# Aim
Transcribe the data below word for word, leaving out the pictures.

# Given records
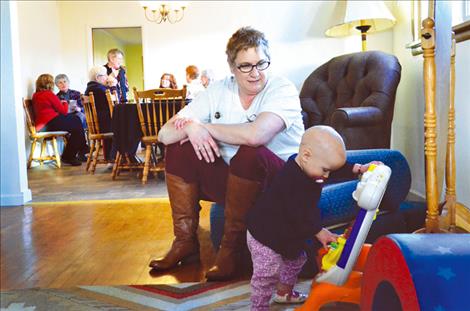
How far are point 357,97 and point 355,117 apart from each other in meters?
0.55

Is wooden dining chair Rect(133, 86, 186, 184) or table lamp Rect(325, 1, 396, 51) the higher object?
table lamp Rect(325, 1, 396, 51)

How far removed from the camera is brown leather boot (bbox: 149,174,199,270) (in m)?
2.09

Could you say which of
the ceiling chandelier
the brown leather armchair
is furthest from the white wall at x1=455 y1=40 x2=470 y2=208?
the ceiling chandelier

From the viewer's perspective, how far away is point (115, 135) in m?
4.96

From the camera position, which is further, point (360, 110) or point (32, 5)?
point (32, 5)

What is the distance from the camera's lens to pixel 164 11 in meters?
6.28

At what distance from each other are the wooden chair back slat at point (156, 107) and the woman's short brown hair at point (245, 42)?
2.85 metres

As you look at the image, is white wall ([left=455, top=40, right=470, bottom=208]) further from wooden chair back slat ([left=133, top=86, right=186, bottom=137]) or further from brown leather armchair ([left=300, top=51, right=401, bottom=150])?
wooden chair back slat ([left=133, top=86, right=186, bottom=137])

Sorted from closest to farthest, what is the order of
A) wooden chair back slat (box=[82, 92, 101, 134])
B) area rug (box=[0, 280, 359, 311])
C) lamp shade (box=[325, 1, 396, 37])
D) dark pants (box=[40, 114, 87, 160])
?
area rug (box=[0, 280, 359, 311]) → lamp shade (box=[325, 1, 396, 37]) → wooden chair back slat (box=[82, 92, 101, 134]) → dark pants (box=[40, 114, 87, 160])

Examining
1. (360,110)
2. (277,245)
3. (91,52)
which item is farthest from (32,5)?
(277,245)

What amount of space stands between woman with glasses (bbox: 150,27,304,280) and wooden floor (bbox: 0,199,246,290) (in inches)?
6.8

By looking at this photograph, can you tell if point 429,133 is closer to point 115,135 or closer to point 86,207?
point 86,207

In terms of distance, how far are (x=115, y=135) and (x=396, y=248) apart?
419cm

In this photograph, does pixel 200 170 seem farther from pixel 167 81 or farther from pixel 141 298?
pixel 167 81
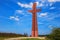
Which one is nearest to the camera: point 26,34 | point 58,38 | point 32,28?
point 58,38

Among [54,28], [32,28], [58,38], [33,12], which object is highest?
[33,12]

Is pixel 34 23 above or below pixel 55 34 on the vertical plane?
above

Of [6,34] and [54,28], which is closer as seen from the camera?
[54,28]

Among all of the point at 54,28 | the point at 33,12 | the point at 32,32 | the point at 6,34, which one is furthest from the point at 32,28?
the point at 54,28

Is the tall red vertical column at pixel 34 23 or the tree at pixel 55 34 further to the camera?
the tall red vertical column at pixel 34 23

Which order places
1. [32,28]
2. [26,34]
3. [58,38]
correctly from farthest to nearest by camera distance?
[32,28], [26,34], [58,38]

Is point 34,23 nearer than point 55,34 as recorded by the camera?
No

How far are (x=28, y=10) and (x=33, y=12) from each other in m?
0.41

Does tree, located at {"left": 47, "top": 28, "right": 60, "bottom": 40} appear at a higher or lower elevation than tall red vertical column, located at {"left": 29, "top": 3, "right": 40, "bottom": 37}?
lower

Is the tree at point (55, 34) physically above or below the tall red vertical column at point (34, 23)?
below

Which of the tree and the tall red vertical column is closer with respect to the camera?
the tree

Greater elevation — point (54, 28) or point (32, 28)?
point (32, 28)

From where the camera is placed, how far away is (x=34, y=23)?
11.9 metres

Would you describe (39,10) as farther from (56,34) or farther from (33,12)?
(56,34)
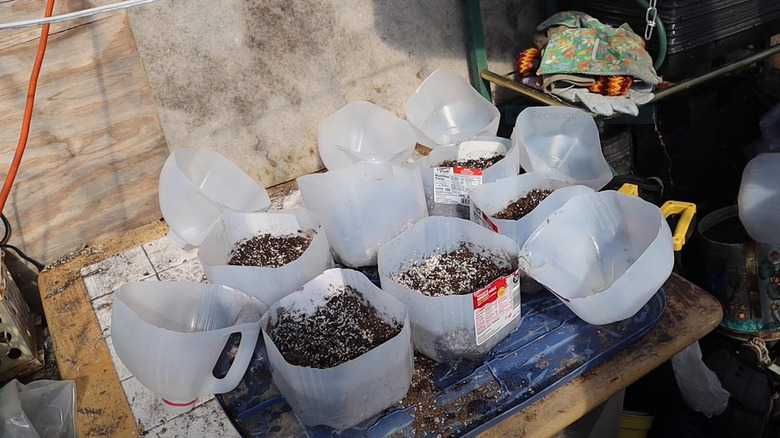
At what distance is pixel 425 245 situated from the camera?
139 cm

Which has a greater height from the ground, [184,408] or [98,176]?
[98,176]

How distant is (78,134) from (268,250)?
2.34ft

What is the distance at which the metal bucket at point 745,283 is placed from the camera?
5.88 feet

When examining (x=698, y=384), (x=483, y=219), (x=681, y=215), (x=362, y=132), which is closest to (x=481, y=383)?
(x=483, y=219)

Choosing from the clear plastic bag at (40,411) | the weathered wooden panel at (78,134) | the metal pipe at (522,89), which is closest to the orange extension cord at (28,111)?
the weathered wooden panel at (78,134)

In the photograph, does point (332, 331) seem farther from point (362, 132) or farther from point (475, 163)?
point (362, 132)

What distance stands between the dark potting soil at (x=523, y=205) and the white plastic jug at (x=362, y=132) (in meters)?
0.54

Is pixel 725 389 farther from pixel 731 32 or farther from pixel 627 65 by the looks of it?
pixel 731 32

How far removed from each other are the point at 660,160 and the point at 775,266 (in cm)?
69

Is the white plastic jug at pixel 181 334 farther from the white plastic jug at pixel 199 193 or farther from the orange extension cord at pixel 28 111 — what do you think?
the orange extension cord at pixel 28 111

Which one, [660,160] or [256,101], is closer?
[256,101]

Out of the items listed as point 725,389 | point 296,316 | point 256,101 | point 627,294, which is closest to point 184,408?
point 296,316

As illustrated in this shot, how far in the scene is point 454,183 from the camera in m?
1.58

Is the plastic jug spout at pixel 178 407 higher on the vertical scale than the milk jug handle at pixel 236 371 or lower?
lower
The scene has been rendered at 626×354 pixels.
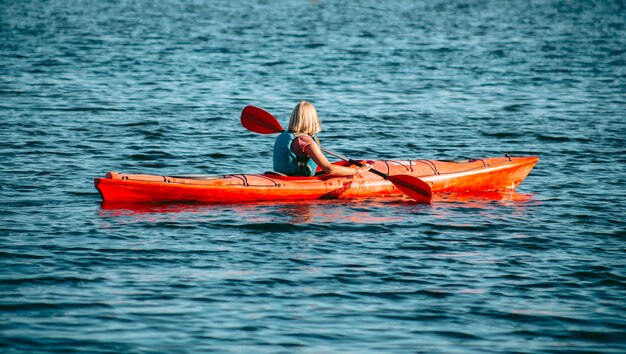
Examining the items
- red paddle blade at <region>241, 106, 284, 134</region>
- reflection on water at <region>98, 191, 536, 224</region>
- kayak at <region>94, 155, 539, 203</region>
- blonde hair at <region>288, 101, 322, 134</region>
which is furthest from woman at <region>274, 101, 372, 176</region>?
red paddle blade at <region>241, 106, 284, 134</region>

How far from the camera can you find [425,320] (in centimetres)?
691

# The response
How far are point 357,97 and point 355,117 apart from each other in meters?
0.55

Is wooden dining chair Rect(133, 86, 186, 184) or table lamp Rect(325, 1, 396, 51) the higher object?
table lamp Rect(325, 1, 396, 51)

How far removed from the camera is brown leather boot (bbox: 149,174,199,270) (in m)?
2.09

Could you say which of
the ceiling chandelier
the brown leather armchair
is furthest from the white wall at x1=455 y1=40 x2=470 y2=208?
the ceiling chandelier

From the viewer's perspective, how far away is point (115, 135) in m?
4.96

From the camera position, which is further, point (360, 110) or point (32, 5)?
point (32, 5)

What is the distance from the camera's lens to pixel 164 11 in meters?
6.28

At what distance from each other are the wooden chair back slat at point (156, 107) and the woman's short brown hair at point (245, 42)?
2.85 metres

As you look at the image, is white wall ([left=455, top=40, right=470, bottom=208]) further from wooden chair back slat ([left=133, top=86, right=186, bottom=137]) or further from brown leather armchair ([left=300, top=51, right=401, bottom=150])?
wooden chair back slat ([left=133, top=86, right=186, bottom=137])

Sorted from closest to farthest, what is the order of
A) wooden chair back slat (box=[82, 92, 101, 134])
B) area rug (box=[0, 280, 359, 311])
C) lamp shade (box=[325, 1, 396, 37])
D) dark pants (box=[40, 114, 87, 160])
?
area rug (box=[0, 280, 359, 311]) → lamp shade (box=[325, 1, 396, 37]) → wooden chair back slat (box=[82, 92, 101, 134]) → dark pants (box=[40, 114, 87, 160])

Examining
1. (360,110)
2. (277,245)
3. (91,52)
which item is farthest from (32,5)?
(277,245)

What amount of space stands between woman with glasses (bbox: 150,27,304,280) and wooden floor (bbox: 0,199,246,290) (in inches)?
6.8

By looking at this photograph, can you tell if point 429,133 is closer to point 115,135 or closer to point 86,207?
point 86,207

In terms of distance, how far are (x=115, y=135) and (x=396, y=248) apart?
419cm

In this photograph, does pixel 200 170 seem farther from pixel 167 81 or farther from pixel 141 298?
pixel 167 81
Which one is nearest to the camera: point 26,34 | point 58,38 | point 32,28?
point 58,38

Among [54,28], [32,28], [58,38], [33,12], which object is highest?
[33,12]

Is pixel 34 23 above or below pixel 55 34 on the vertical plane?
above

Of [6,34] and [54,28], which is closer as seen from the camera?
[54,28]

Among all of the point at 54,28 | the point at 33,12 | the point at 32,32 | the point at 6,34, which one is furthest from the point at 32,28?
the point at 54,28

Is the tall red vertical column at pixel 34 23 or the tree at pixel 55 34 further to the camera?
the tall red vertical column at pixel 34 23

Which order places
1. [32,28]
2. [26,34]
3. [58,38]
correctly from farthest to nearest by camera distance?
[32,28], [26,34], [58,38]

Is point 34,23 nearer than point 55,34 as recorded by the camera?
No

How far are (x=28, y=10) and (x=33, y=12) from each other in m?
0.41

Does tree, located at {"left": 47, "top": 28, "right": 60, "bottom": 40} appear at a higher or lower elevation than tall red vertical column, located at {"left": 29, "top": 3, "right": 40, "bottom": 37}?
lower

Is the tree at point (55, 34) physically above or below the tall red vertical column at point (34, 23)?
below

Which of the tree and the tall red vertical column is closer with respect to the camera?
the tree

Greater elevation — point (54, 28) or point (32, 28)?
point (32, 28)

From where the camera is placed, how far away is (x=34, y=23)?
11.9 metres

Would you describe (39,10) as farther from (56,34) or farther from (33,12)?
(56,34)
At what distance is pixel 425 245 situated from the camera?
139 cm

Which has a greater height from the ground, [184,408] or [98,176]?
[98,176]

How distant is (78,134) from (268,250)?
2.34ft

What is the distance at which the metal bucket at point 745,283 is placed from the camera?
5.88 feet

When examining (x=698, y=384), (x=483, y=219), (x=681, y=215), (x=362, y=132), which is closest to (x=481, y=383)?
(x=483, y=219)

Choosing from the clear plastic bag at (40,411) | the weathered wooden panel at (78,134) | the metal pipe at (522,89), which is closest to the orange extension cord at (28,111)?
the weathered wooden panel at (78,134)

In the photograph, does point (332, 331) seem farther from point (362, 132) or farther from point (475, 163)?
point (362, 132)

What distance stands between the dark potting soil at (x=523, y=205) and the white plastic jug at (x=362, y=132) (in meters)?
0.54

Is pixel 725 389 farther from pixel 731 32 or farther from pixel 627 65 by the looks of it?
pixel 731 32

How far removed from each other are the point at 660,160 and the point at 775,266 (in cm)?
69

Is the white plastic jug at pixel 181 334 farther from the white plastic jug at pixel 199 193 or farther from the orange extension cord at pixel 28 111 — what do you think?
the orange extension cord at pixel 28 111

Which one, [660,160] or [256,101], is closer?
[256,101]

Out of the items listed as point 725,389 | point 296,316 | point 256,101 | point 627,294, which is closest to point 184,408?
point 296,316

As illustrated in this shot, how far in the scene is point 454,183 from the camera in m?
1.58

Is the plastic jug spout at pixel 178 407 higher on the vertical scale than the milk jug handle at pixel 236 371 or lower?
lower
The scene has been rendered at 626×354 pixels.
Examining the items
- red paddle blade at <region>241, 106, 284, 134</region>
- reflection on water at <region>98, 191, 536, 224</region>
- kayak at <region>94, 155, 539, 203</region>
- blonde hair at <region>288, 101, 322, 134</region>
which is furthest from woman at <region>274, 101, 372, 176</region>?
red paddle blade at <region>241, 106, 284, 134</region>

How far from the camera can you find [425,320] (in centimetres)?
691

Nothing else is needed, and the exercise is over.